Despite Avraham had already been told the whole of the land of Israel would be his (Bereishit 15:7), he still purchased the plot of land, he bought it off a man named, Ephron the Hittie. In fact, prior to purchasing the land, Ephron had been promising and boasting that he will give the plot for free as a generous gift, however his greedy character prevailed and almost sarcastically said to Avraham in front of many people, you can have the entire plot of land for ‘400 silver shekels! (Bereishit 23:15)’ which many of the sages say was an enormous sum of money, however Avraham knew he had to buy the plot for whatever sum of money was required. Just as we learned last week, how the righteous 'say little and do a lot,' we see from this the opposite is true, that 'the wicked say so much and do a little,' just like Ephron boasted how much he will give to Avaraham and how he would give it as a gift, it turned out he charged what was a huge some of money for the plot at the time (Bava Metzia 87a).
Much of the rest of the Parshah is dedicated to relating the task of Eliezer (Avraham’s faithful servant) in finding Yitzchak a wife. The first ever accounted so called ‘Shidduch’ was being set up in Biblical history. After Avraham made Eliezer swear to find the girl from Avraham’s family (Bereishit 24:3). Eliezer traveled to Aram Naharaim and prayed for a sign to find the right girl at a water spring, who would be the potential wife for Yitzchak. Providentially, Rivka appeared (Bereishit 24:15). Eliezer asked her for water. Not only did she give him water, but she drew water for all ten of his thirsty camels, around 140 gallons (Bereishit 24:19/ Rav Hirsch)! This extreme act of kindness marked her as the suitable wife for Yitzchak and a suitable Mother of the Jewish People. We learn from this that the power of praying is huge, when one prays they are capable of elevating themselves to supreme levels and prayer may or may not be accepted or granted, however one needs to pray ideally from the heart and not see prayers as a regular chore.

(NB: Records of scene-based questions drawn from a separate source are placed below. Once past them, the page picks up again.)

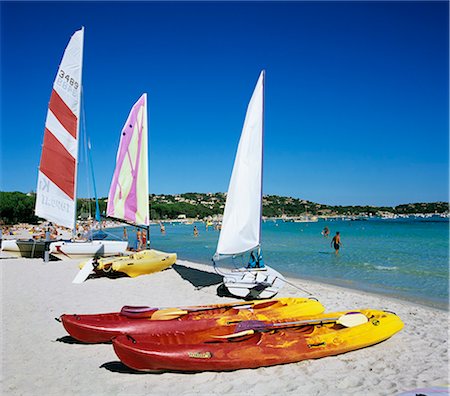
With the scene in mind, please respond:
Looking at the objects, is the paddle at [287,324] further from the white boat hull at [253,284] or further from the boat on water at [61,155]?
the boat on water at [61,155]

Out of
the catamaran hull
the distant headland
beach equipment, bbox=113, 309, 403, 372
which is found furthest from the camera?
the distant headland

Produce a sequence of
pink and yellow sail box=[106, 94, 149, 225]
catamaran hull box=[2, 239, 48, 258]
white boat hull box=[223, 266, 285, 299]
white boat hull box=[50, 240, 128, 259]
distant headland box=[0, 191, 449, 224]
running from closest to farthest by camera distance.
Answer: white boat hull box=[223, 266, 285, 299]
pink and yellow sail box=[106, 94, 149, 225]
white boat hull box=[50, 240, 128, 259]
catamaran hull box=[2, 239, 48, 258]
distant headland box=[0, 191, 449, 224]

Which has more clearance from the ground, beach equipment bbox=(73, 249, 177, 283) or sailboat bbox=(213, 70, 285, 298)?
sailboat bbox=(213, 70, 285, 298)

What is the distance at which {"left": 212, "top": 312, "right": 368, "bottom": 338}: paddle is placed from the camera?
210 inches

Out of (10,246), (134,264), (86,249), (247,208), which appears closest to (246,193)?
(247,208)

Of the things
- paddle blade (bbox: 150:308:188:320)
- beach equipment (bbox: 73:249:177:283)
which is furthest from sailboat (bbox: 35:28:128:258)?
paddle blade (bbox: 150:308:188:320)

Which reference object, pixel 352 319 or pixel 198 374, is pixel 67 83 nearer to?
pixel 198 374

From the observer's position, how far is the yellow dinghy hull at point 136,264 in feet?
37.7

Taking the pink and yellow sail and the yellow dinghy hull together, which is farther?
the pink and yellow sail

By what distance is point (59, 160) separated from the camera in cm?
1282

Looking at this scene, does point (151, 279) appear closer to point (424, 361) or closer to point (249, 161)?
point (249, 161)

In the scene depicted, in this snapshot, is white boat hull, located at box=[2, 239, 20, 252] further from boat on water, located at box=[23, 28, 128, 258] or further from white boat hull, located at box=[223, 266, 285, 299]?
white boat hull, located at box=[223, 266, 285, 299]

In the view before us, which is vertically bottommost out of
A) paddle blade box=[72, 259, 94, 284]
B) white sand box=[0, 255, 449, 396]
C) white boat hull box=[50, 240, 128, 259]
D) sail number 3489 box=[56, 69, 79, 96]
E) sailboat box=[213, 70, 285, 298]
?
white sand box=[0, 255, 449, 396]

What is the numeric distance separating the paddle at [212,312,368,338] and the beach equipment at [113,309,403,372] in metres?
0.02
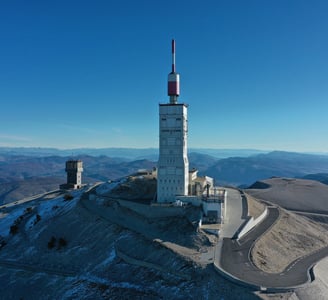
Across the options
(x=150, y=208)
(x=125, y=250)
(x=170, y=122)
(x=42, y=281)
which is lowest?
(x=42, y=281)

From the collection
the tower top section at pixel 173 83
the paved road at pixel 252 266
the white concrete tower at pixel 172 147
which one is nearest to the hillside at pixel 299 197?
the paved road at pixel 252 266

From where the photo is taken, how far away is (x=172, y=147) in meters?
51.0

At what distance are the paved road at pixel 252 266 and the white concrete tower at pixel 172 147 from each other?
14.4 m

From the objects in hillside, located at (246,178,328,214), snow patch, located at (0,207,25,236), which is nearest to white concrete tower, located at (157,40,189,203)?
snow patch, located at (0,207,25,236)

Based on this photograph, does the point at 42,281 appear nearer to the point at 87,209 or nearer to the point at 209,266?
the point at 87,209

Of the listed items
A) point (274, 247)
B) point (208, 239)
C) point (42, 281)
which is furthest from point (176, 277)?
point (42, 281)

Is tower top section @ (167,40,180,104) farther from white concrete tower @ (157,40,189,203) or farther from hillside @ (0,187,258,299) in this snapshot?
hillside @ (0,187,258,299)

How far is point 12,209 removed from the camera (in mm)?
76125

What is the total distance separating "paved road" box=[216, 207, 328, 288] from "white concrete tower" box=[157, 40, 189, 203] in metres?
14.4

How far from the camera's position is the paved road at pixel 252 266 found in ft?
92.6

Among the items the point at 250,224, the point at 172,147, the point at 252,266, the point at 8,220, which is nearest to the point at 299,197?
the point at 250,224

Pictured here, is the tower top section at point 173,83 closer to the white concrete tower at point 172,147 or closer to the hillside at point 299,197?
the white concrete tower at point 172,147

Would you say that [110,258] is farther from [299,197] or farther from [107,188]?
[299,197]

Once Eliezer realized that G-d had provided him with the correct girl for Yitzchak (Taanit 4a), Rivka, he showered her with gifts and went to her fathers house, Betuel, in order to finalize the marriage negotiations. Betuel and his son, Lavan, accepted the marriage arrangements realizing as Eliezer told them what happened at the ‘well’ that the potential marriage was made from Hashem (Bereishit 24:50). In fact the great sages see this as a biblical proof that it is G-d that decides a man's partner in life (Moed Katan 18b).
In the interim, as Betuel had agreed to give his daughter in marriage to Yitzchak, Eliezer excitingly adorned Rivka with more gold, silver and lavish gifts, however he gave some delicious fruits to Lavan (Bereishit 24:53), this was much less than the greedy Lavan was hoping for, in fact Betuel, the father of Rivkah, wanted to take some sort of revenge against Eliezer for only giving fruits as a present, which in its own right was generous of Eliezer, he tried to poison Eliezer, however G-d sent an angel to kill Betuel instead (Bereishit Rabba 60:12/ Rashi).

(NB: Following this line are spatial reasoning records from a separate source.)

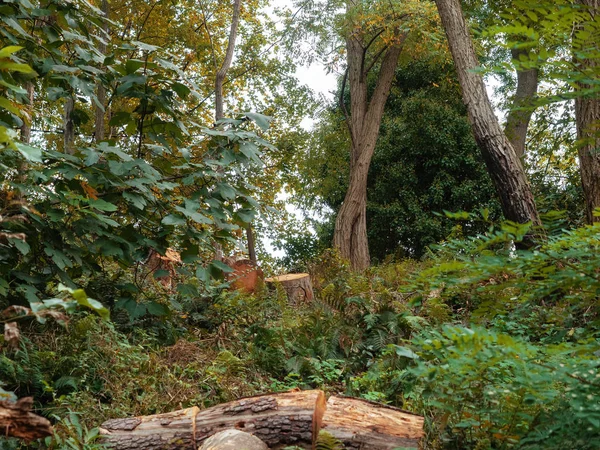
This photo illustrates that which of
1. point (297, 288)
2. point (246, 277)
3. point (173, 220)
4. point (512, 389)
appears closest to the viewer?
point (512, 389)

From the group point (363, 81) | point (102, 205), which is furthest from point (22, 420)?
point (363, 81)

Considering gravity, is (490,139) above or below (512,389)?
above

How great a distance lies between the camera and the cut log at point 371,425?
14.3 feet

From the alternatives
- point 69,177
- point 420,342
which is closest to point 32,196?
point 69,177

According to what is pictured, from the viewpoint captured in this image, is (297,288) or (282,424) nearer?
(282,424)

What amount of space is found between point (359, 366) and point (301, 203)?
1253 centimetres

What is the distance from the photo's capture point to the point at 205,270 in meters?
5.80

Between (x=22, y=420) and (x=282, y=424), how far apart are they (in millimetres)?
2314

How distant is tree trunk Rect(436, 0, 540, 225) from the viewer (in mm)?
8414

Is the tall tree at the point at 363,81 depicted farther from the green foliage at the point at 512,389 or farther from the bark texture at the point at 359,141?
the green foliage at the point at 512,389

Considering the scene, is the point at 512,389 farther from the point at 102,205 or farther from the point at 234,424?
the point at 102,205

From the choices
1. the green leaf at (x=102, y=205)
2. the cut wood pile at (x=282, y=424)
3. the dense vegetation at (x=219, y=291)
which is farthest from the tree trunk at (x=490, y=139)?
the green leaf at (x=102, y=205)

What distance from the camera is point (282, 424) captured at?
14.9 feet

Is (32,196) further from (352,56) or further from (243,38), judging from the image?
(243,38)
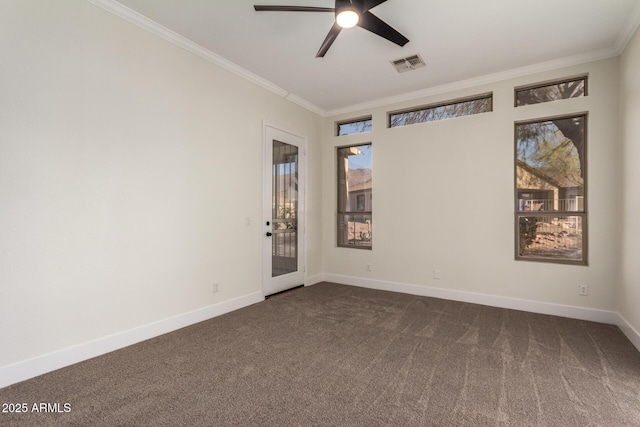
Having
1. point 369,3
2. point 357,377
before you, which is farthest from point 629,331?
point 369,3

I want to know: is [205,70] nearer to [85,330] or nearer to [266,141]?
[266,141]

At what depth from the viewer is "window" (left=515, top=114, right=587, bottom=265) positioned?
12.1ft

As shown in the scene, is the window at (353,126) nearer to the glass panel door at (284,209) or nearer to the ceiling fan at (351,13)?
the glass panel door at (284,209)

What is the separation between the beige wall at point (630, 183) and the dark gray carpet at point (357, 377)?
0.41 metres

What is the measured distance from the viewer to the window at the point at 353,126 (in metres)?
5.27

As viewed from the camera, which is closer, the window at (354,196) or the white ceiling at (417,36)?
the white ceiling at (417,36)

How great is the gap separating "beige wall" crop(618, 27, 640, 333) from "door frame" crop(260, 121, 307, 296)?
3910 mm

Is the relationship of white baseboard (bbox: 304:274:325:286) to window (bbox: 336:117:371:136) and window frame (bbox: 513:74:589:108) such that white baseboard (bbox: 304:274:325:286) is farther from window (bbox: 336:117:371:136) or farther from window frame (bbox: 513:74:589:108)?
window frame (bbox: 513:74:589:108)

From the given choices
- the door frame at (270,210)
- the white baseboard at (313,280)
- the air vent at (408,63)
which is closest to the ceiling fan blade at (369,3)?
the air vent at (408,63)

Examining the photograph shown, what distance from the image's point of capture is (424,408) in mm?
1949

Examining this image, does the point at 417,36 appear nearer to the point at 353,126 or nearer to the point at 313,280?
the point at 353,126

As Eliezer brought Rivka to Yitzchak toward the evening, he had just finished davening the Mincha prayer at the time Rivka appeared to him, in fact it is from this that we derive that Yitzchak instituted the Mincha prayer (Berachot 26b). The two of them then got married (Bereishit 24:67). Eliezer shortly after went in to ‘Gan Eden’ alive (Mesechet Derech Eretz) due to the fantastic job he did in bringing the couple together, he was seen to be one of the most faithful servants of any of the leaders ever had throughout Biblical history.

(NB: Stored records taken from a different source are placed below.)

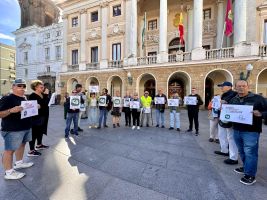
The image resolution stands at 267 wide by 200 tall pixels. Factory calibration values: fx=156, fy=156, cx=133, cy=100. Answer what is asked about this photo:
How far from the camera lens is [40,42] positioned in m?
29.5

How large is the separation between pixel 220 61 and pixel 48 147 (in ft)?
48.6

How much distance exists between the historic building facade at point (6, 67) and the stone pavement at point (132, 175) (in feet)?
181

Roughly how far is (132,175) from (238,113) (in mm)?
2512

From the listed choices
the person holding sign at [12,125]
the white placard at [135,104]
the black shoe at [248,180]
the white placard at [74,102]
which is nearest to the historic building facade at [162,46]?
the white placard at [135,104]

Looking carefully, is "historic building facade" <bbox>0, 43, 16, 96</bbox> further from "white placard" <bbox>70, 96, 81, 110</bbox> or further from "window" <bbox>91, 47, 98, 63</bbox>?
"white placard" <bbox>70, 96, 81, 110</bbox>

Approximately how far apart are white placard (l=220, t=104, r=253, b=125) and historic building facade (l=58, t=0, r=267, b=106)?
11.6 metres

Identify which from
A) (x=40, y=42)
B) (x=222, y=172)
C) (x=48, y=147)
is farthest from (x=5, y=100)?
(x=40, y=42)

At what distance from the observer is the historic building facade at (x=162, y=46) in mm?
14048

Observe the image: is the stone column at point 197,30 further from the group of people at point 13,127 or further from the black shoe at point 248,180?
the group of people at point 13,127

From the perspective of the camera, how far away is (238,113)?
3117mm

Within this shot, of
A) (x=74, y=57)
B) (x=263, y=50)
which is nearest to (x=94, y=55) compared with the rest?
(x=74, y=57)

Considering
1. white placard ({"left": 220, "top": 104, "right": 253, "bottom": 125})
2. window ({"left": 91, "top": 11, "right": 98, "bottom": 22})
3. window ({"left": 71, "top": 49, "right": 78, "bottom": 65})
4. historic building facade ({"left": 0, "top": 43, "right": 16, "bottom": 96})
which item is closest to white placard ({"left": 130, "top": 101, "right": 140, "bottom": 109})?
white placard ({"left": 220, "top": 104, "right": 253, "bottom": 125})

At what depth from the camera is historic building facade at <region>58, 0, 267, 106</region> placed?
46.1ft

The Torah reading concludes as Avraham remarries a woman named Keturah (Bereishit 25:1) (many say this was his former wife, Hager (Rashi)) and the death of Ishmael at the age of 137 years old ((Bereishit 25:17/Yevamot 64a).
The Haftorah this week is from the first chapter in the first book of Kings, which narrates how Shlomo was the successor to King David, after King David’s death at the age of 70 years (Kings I 1:1-31).
Have a great Shabbat, Shabbat Shalom!